Pathway-Express analysis identified that the oxidative phosphorylation pathway was most significantly affected by the differential expression of genes in 7-day-old cardiac tissue compared with tissue from 1- and 6-day-old mice. Oxidative phosphorylation is a metabolic pathway that uses energy released by the oxidation of nutrients to produce adenosine triphosphate (ATP). Myocardial energy is generated mainly through mitochondrial oxidative phosphorylation (11,12). Various studies have investigated the role of oxidative phosphorylation in liver regeneration, and it has been proposed that oxidative phosphorylation is enhanced following partial hepatectomy in order to compensate for the loss of tissue (13,14). Neonatal mice retain the capacity for cardiac regeneration, but this ability is lost after 7 days. The active biosynthesis of components such as DNA and protein requires energy; therefore, the demand for ATP production in the regenerating heart is increased during the 6 days after birth. It is apparent that the oxidative phosphorylation pathway also has an important role in cardiac development, although the collaborative network of mitochondria-related functions and genes requires further investigation.

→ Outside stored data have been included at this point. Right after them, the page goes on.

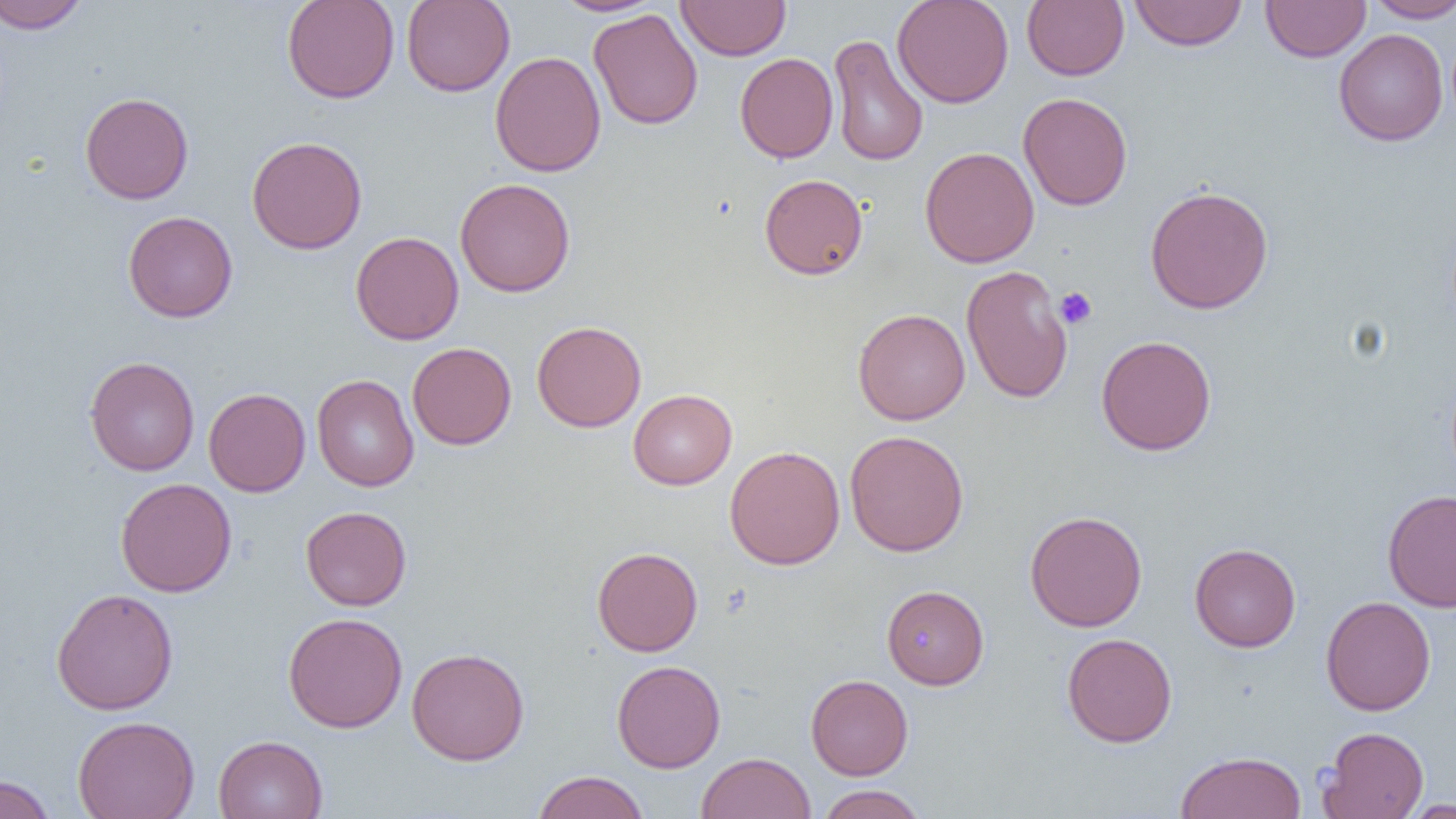
slide-level diagnosis = no evidence of blood parasites
preparation = thin blood smear
modality = light microscopy
uninfected red blood cell locations = approximate bounding boxes as named x1/y1/x2/y2 corners in pixels: (x1=0, y1=0, x2=91, y2=33), (x1=282, y1=0, x2=400, y2=103), (x1=401, y1=0, x2=515, y2=97), (x1=551, y1=0, x2=664, y2=16), (x1=676, y1=0, x2=791, y2=61), (x1=891, y1=0, x2=1014, y2=108), (x1=1129, y1=0, x2=1248, y2=51), (x1=1364, y1=0, x2=1456, y2=22), (x1=1022, y1=1, x2=1129, y2=80), (x1=1261, y1=1, x2=1371, y2=62), (x1=588, y1=8, x2=703, y2=130), (x1=1334, y1=29, x2=1448, y2=146), (x1=827, y1=33, x2=928, y2=167), (x1=490, y1=51, x2=606, y2=177), (x1=735, y1=52, x2=838, y2=163), (x1=80, y1=91, x2=194, y2=204), (x1=1018, y1=92, x2=1133, y2=211), (x1=246, y1=136, x2=367, y2=254), (x1=920, y1=147, x2=1040, y2=268), (x1=759, y1=174, x2=868, y2=279), (x1=455, y1=178, x2=575, y2=297), (x1=1145, y1=185, x2=1274, y2=314), (x1=123, y1=211, x2=238, y2=323), (x1=350, y1=231, x2=464, y2=344), (x1=960, y1=264, x2=1073, y2=405), (x1=853, y1=308, x2=970, y2=425), (x1=532, y1=321, x2=647, y2=432), (x1=1096, y1=334, x2=1217, y2=455), (x1=406, y1=342, x2=517, y2=450), (x1=84, y1=356, x2=199, y2=476), (x1=311, y1=374, x2=419, y2=491), (x1=203, y1=387, x2=311, y2=497), (x1=628, y1=388, x2=737, y2=489), (x1=844, y1=430, x2=969, y2=556), (x1=724, y1=445, x2=845, y2=570), (x1=115, y1=478, x2=237, y2=597), (x1=1383, y1=489, x2=1456, y2=613), (x1=300, y1=506, x2=412, y2=610), (x1=1024, y1=511, x2=1148, y2=632), (x1=1189, y1=543, x2=1301, y2=652), (x1=592, y1=547, x2=703, y2=656), (x1=882, y1=585, x2=989, y2=689), (x1=51, y1=588, x2=179, y2=715), (x1=1321, y1=596, x2=1436, y2=716), (x1=283, y1=612, x2=408, y2=733), (x1=1061, y1=633, x2=1177, y2=747), (x1=406, y1=647, x2=530, y2=765), (x1=612, y1=660, x2=726, y2=772), (x1=805, y1=674, x2=914, y2=780), (x1=72, y1=715, x2=200, y2=819), (x1=1317, y1=726, x2=1429, y2=819), (x1=213, y1=734, x2=327, y2=819), (x1=1175, y1=751, x2=1306, y2=819), (x1=697, y1=752, x2=815, y2=819), (x1=531, y1=770, x2=649, y2=819), (x1=0, y1=775, x2=56, y2=819), (x1=816, y1=784, x2=928, y2=819), (x1=1398, y1=798, x2=1456, y2=818)
platelet locations = approximate bounding boxes as named x1/y1/x2/y2 corners in pixels: (x1=1054, y1=287, x2=1097, y2=329)
magnification = 1000x
field of view = single
image size = 1456×819 pixels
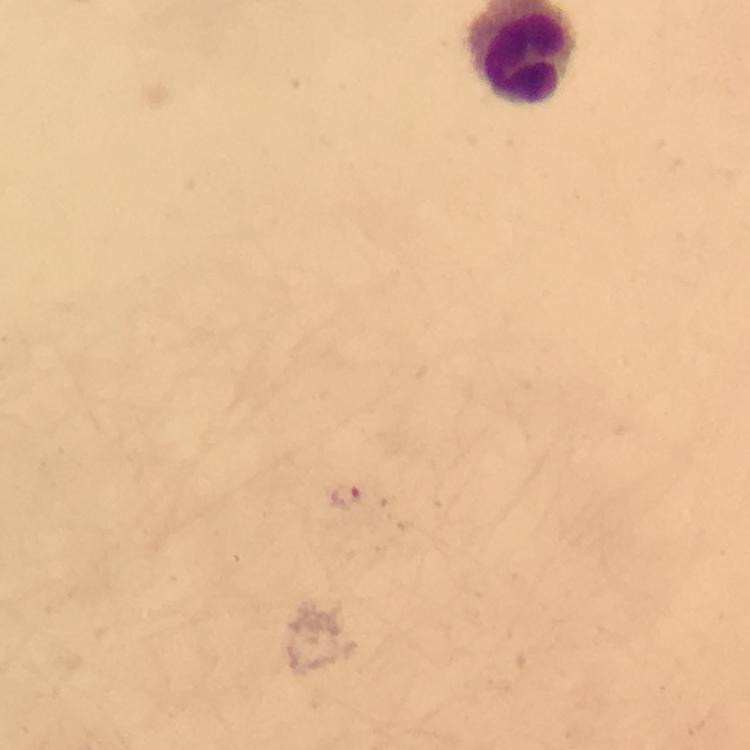
Approximate object centers, in pixels from the top-left corner. Plasmodium parasite locations: (x=347, y=495). Immersion oil was used. Giemsa-stained preparation. A crop from one field of view. From a diagnostic examination for malaria. Image is 750×750 pixels. Thick blood smear. Photographed with a smartphone mounted on the microscope. 100x magnification.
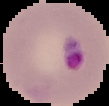
image type = segmented cell region with the area outside set to black
result = Plasmodium parasites detected
image size = 109×106 pixels
preparation = thin blood smear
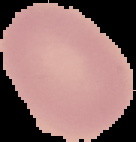

preparation = thin blood film
image size = 136×142 pixels
image type = cell region segmented out of the field of view; surrounding area masked to black
result = negative for Plasmodium parasites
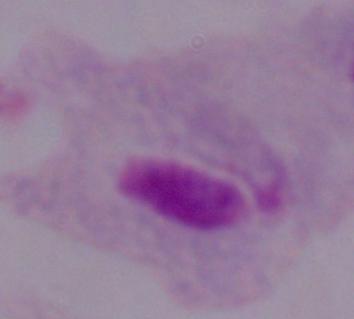
Photomicrograph. 1000x magnification. A trichomonad is shown.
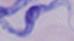 1000x magnification. Photomicrograph. A trypanosome is shown.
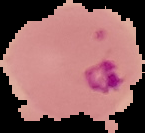

Summary:
  - Preparation: thin blood smear
  - Image type: segmented cell region with the area outside set to black
  - Result: Plasmodium parasites detected
  - Image size: 145×133 pixels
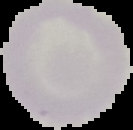
Cell region segmented out of the field of view; the surrounding area is masked to black. Result: negative for Plasmodium parasites. From a thin blood smear. Image is 133×130 pixels.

Further analysis of the DEGs revealed that MAP kinase phosphatase, Tau, Deltex and Notch were upregulated, and p21 protein (Cdc42/Rac)-activated kinase 1/2, filamin A, α, Dv1 and Delta were downregulated in 7-day-old cardiac tissue compared with tissue from 1- and 6-day-old mice. These are key genes in the mitogen-activated protein kinase (MAPK) and Notch signaling pathways. Previous studies have shown that signaling pathways, including MAPK and Notch signaling pathways, have non-redundant roles in the regulation of zebrafish cardiac regeneration (15–17). It was proposed in the present study that these two signaling pathways participate in mammalian cardiac regeneration, although the collaborative network requires further investigation.

In conclusion, the results of the present study identified changes in the expression of a large number of genes associated with a variety of molecular functions during the first seven days after birth in the neonatal mouse heart. Numerous genes of known and unknown function are involved in mammalian cardiac regeneration, and biochemical and physiological investigations of these genes are likely to be performed in the future.